Book Review: The Audacity of Hope by Barack Obama

In his first book, Dreams from My Father, published in 1995, Barack Obama described his childhood in Hawaii and Indonesia and his early adult years serving the poor, mainly black, communities of Chicago. The book ended with a visit to his father’s homeland, Kenya. At this stage, Barack Obama was still resolving the issue of his black identity, the ‘enough of a cross to bear’ as he called it. In this second book, The Audacity of Hope, published in 2006, the resurrected soul is free to explore the universal problems of poverty in whatever colour, race or community they appear. The masses have every reason to doubt the motives of those who bid for high political office but in Barack Obama they found a leader in whom they could place their trust.

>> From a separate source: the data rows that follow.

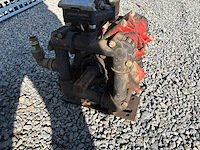 Holder ma160 pulverisatorpomp - afbeelding 7 van  7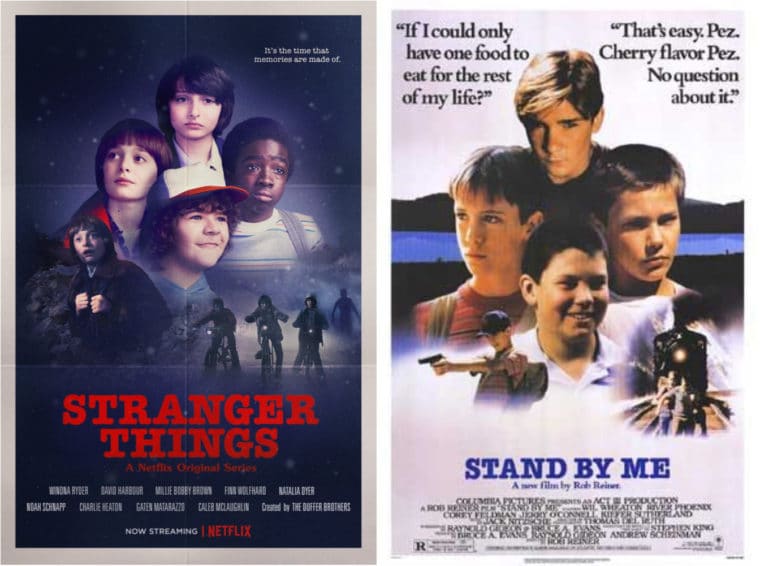 Por Onde Andam os Atores de Conta Comigo Hoje?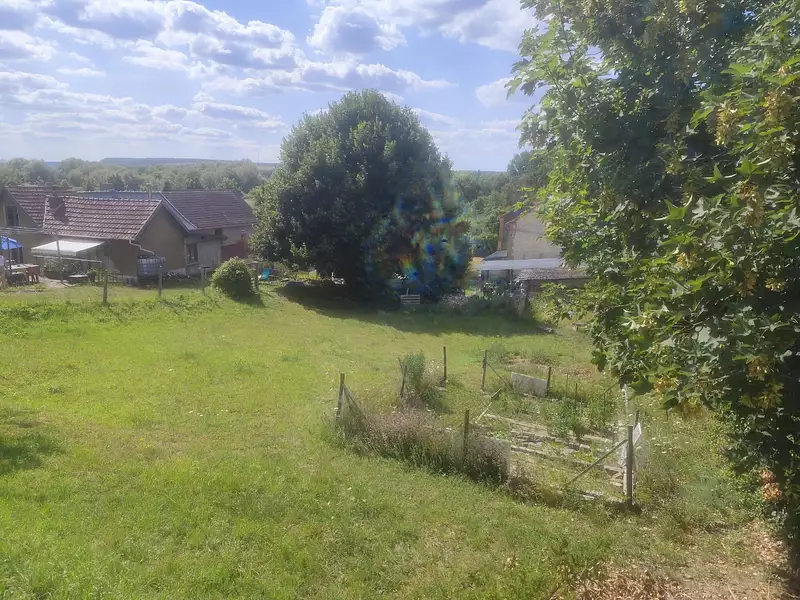 Terrain, 518 m²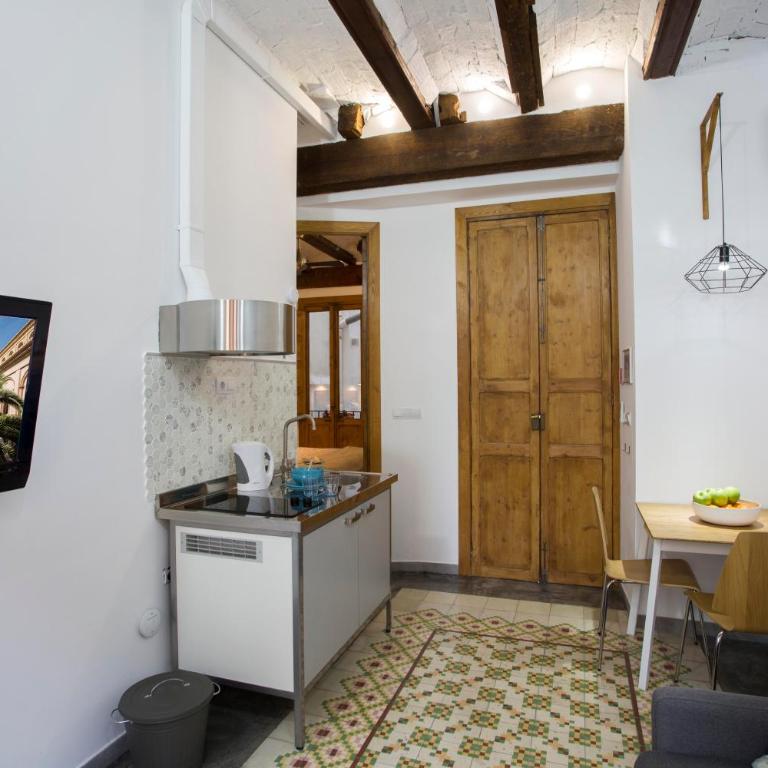 Eco-Friendly Apartments - One-Bedroom Apartment - 8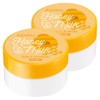 APIEU Honey & Milk Daily Lip Mask Honey, 6g, 2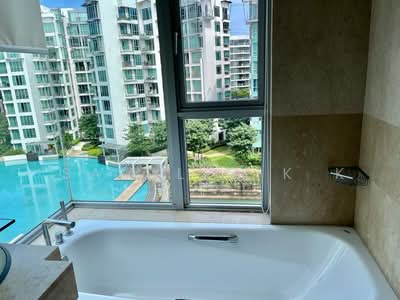 For Rent - Caribbean at Keppel Bay
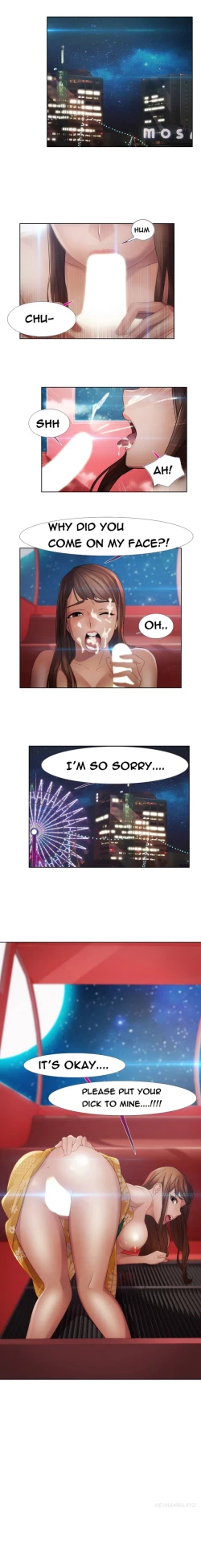 Page 656 of Lady Garden Ch.1-32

Barack Obama explains the socioeconomic and political situation in the USA with great clarity and erudition. Based on wide reading, years of working with poor communities and wide-ranging discussions with politicians of all persuasions, he searches for solutions that both target his objectives and compromise with the realities of the often gridlocked political situation. As a US Senator during the Republican administration of George W Bush, he explains how he could not promote his own bills but was successful in advancing numerous amendments that ameliorated the impact on the weak and vulnerable.

The book ends with the words ‘My heart is filled with love for this country.’ Barack Obama venerates the US Constitution bequeathed by the founding fathers and adheres to most of its basic principles. However he also realises that times change and some revision is necessary, especially with the second amendment: the right to bear arms. Another of his aims is to establish universal health care, free at the point of delivery. He is aware that in gun control, health care provision and welfare benefits generally, most other advanced countries are now far ahead of the USA. He regrets that the world’s richest country neglects the welfare of so many of its citizens.

Barack Obama is a self-confessed man of faith but he believes in freedom of worship and the separation of church and state. He opposes fundamentalism in all its guises and believes that people of all faiths desire the same things: meaningful employment, social security and family life, and that they could achieve them by coming together in a spirit of tolerance and mutual respect. He notes that some churches have amassed enormous wealth that could be better spent towards these ends.

This book is now read after the phenomenon of the Obama Presidency, during which he struggled to advance his policies against determined and powerful opposition. It is sad to observe that in a modern democracy people can still be persuaded to vote against their own best interests. In time, enough people may realise that this book both explains how the USA is, and shows how it should be.